Shaw wheeled the motorcycle out from behind the coach and on to the highway. He mounted, and Virginia got on the pillion; Shaw kicked the starter twice and the engine roared sweetly into life. A moment later they were away — and going fast. Within fifteen minutes of their reaching the outskirts of Minsk, the motorcycle had been run quietly into the Svisloch’ River and they were walking through the town towards the eastern end and the main road to Moscow. The Russian’s revolver also had gone into the Svisloch’ …Shaw felt very regretful about that, and more so about the motor-cycle. The latter had been a beauty — it was fast and could have got them to Moscow with no time wasted at all.

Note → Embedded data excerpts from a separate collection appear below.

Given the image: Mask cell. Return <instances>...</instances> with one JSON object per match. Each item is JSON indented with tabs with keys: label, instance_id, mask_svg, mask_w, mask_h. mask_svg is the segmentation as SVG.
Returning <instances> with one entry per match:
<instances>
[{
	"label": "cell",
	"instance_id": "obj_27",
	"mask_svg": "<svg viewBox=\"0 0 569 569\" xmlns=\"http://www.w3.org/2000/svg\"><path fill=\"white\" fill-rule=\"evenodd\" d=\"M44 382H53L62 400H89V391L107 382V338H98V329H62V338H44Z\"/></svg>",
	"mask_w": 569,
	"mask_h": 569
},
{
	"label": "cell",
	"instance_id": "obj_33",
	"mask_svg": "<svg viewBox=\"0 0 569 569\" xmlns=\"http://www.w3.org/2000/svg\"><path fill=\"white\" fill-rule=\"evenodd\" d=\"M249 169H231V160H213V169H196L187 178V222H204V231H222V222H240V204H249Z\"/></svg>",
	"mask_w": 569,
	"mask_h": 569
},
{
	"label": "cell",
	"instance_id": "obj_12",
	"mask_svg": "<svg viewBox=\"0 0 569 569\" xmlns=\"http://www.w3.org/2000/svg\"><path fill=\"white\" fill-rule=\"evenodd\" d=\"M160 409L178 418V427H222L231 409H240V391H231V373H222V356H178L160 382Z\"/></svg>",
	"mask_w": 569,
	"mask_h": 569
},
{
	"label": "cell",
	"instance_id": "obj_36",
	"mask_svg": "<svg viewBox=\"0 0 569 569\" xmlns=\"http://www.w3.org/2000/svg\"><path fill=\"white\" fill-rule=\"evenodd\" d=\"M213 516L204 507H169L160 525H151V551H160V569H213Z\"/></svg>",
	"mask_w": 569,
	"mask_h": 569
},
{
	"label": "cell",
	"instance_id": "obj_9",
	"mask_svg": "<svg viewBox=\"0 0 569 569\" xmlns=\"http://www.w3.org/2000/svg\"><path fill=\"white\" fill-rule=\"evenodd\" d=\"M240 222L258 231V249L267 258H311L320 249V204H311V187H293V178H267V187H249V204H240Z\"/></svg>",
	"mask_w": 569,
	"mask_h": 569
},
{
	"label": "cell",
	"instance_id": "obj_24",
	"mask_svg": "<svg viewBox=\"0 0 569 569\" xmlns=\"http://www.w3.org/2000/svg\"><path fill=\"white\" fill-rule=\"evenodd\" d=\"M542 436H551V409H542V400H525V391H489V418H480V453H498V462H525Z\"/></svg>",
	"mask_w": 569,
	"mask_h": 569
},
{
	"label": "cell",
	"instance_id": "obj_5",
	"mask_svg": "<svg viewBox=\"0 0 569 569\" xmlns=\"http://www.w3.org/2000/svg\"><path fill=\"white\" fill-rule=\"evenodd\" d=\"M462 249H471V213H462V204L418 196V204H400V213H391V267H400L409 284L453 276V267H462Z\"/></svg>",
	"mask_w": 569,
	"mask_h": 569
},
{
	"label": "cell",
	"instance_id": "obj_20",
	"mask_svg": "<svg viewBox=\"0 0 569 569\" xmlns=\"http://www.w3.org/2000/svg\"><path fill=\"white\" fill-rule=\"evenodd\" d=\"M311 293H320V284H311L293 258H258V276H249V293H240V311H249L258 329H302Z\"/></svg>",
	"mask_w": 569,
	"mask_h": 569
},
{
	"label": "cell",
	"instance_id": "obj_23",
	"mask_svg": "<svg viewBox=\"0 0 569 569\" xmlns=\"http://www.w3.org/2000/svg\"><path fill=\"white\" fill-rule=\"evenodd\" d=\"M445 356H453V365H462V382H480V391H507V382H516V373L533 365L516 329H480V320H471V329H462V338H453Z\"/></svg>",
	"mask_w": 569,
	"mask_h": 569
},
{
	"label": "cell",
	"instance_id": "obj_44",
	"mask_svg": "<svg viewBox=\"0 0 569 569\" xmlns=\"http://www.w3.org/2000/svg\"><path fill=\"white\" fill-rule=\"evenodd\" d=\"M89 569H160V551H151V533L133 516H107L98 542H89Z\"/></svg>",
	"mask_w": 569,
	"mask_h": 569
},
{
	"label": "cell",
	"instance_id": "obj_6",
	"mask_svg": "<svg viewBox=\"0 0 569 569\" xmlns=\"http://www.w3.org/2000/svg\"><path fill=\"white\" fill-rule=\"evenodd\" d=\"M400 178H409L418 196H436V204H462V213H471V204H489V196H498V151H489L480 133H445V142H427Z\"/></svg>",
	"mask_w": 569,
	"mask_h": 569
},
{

Minsk was asleep; much had happened in a comparatively short while and the time was still only a little after 1 am. They found no more than the occasional late home-goer — and, as always, patrolling police. Shaw and Virginia made their way along the age-old streets beside the Svisloch’ like lovers, arm-in-arm and very close, for the benefit of those patrols. No one but lovers would be braving the rainy night, though in fact the weather was easier now; but each time they saw a policeman, Shaw had to restrain himself from hustling the girl down a side-alley. Already, as they neared the eastern end of town, he was on the watch for likely transport. He knew it would be useless to attempt to reach the capital by train. At the station papers would be demanded — if they confessed to being British, they would have to show passports; if they kept up the pretence of being Russian citizens, then other documents would have to be produced to authorize their journey, for the citizens of the Soviet Union were not, on the whole, free to come and go precisely as they pleased. In fact, a rigorous control was exercised on movements inside Russia. No man could ever be certain as to when his identity was going to be called into question.